Rich Cimini of reported that 14 of the 18 completions were caught within 5 yards of the line of scrimmage, and all three of Hackenberg's throws over 10 yards fell incomplete. But, hey, he wasn't intercepted (and his lost fumble on a botched snap might not have been his fault).

I read more than one piece that deemed Hackenberg's performance an improvement because he often had trouble going 18-of-25 against air in practice.

Really? Is this where we are? Hackenberg isn't an 8-year old. He's a professional, one that was selected in the second round in the 2016 NFL Draft. He should be able to complete the vast majority of 3-yard swing passes.

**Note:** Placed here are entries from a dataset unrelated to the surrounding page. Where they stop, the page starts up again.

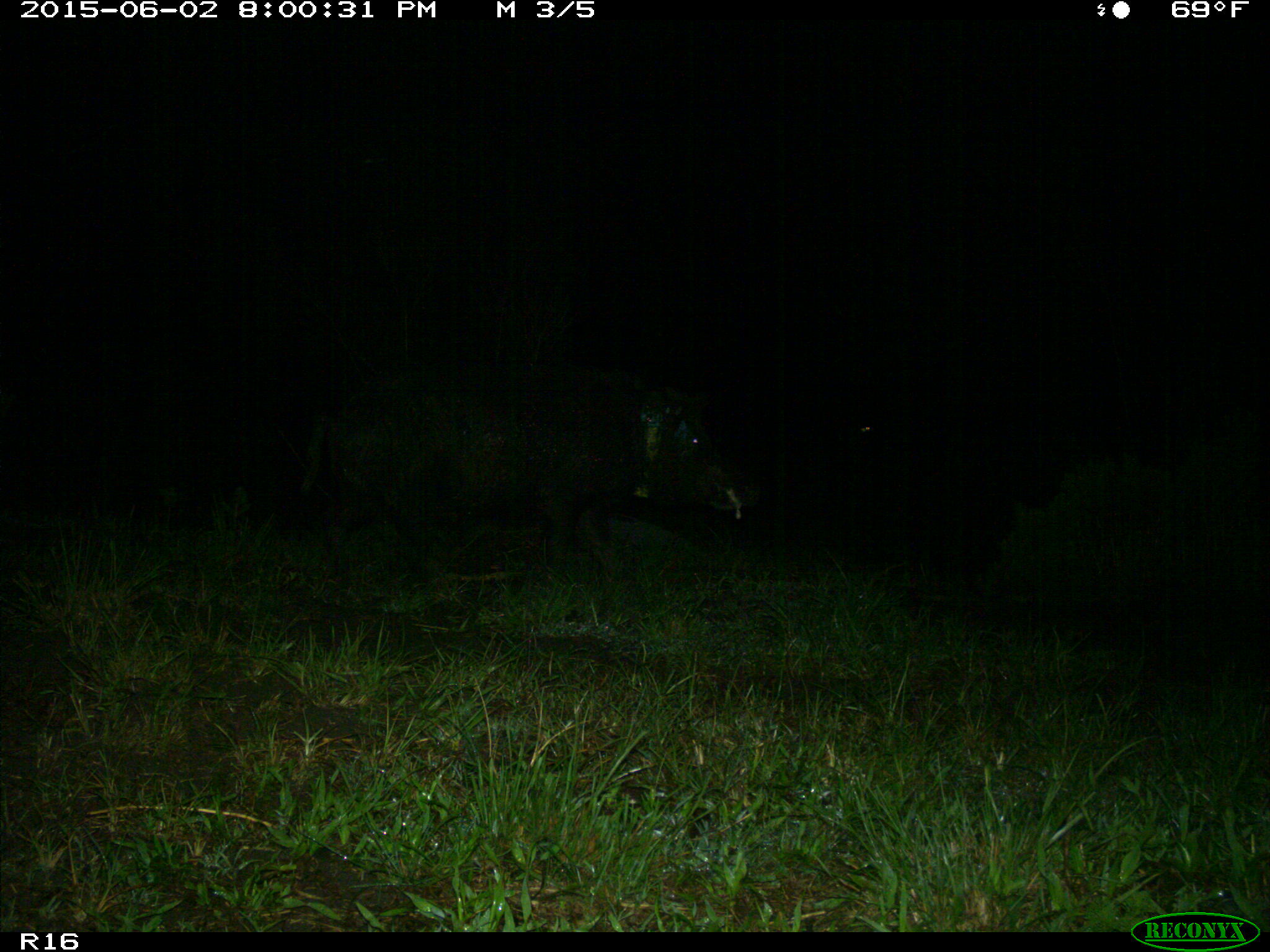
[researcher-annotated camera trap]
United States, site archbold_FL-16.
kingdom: Animalia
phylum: Chordata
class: Mammalia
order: Artiodactyla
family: Suidae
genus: Sus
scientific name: Sus scrofa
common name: wild boar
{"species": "Sus scrofa (wild boar)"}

The Titans were playing mostly vanilla defenses such as soft zones, making those plays very safe. Do you think regular season opponents aren't going to press the Jets' inexperienced receivers at the line of scrimmage to make those timing patterns quite a bit more difficult?

Oh, and let's not forget that for all of these supposed positives you want to take from this game, the Jets did not score a single point after McCown's 5-yard touchdown toss to Charone Peake five minutes into the first quarter.

As for the Jets' defense, the starters played two series, which, again, is not enough of a sample or even a fair representative of typical regular season activity (Titans quarterback Marcus Mariota was seeing his first competitive action since breaking his leg last December) for any sort of extrapolation.

Yes, the defense did seem to be playing faster, but it remains to be seen whether it will be materially better. Rookie safeties Jamal Adams and Marcus Maye were called on to make one play (a Maye tackle) between them as Mariota did not feel the need to test their lack of NFL game experience.

There really isn't any need (other than NFL owners' greed) to play these games at all. Several coaches have commented that their programs get more out of scrimmages and joint practices than from these exhibitions designed to squeeze more money out of fans and TV networks.

The Jets can go 4-0 this preseason, and it wouldn't change my expectations one iota. Every year I need to remind you about the time Gang Green went 5-0 behind another quarterback chosen in the second round a year earlier.

In 1992, Browning Nagle and the Jets finished 4-12.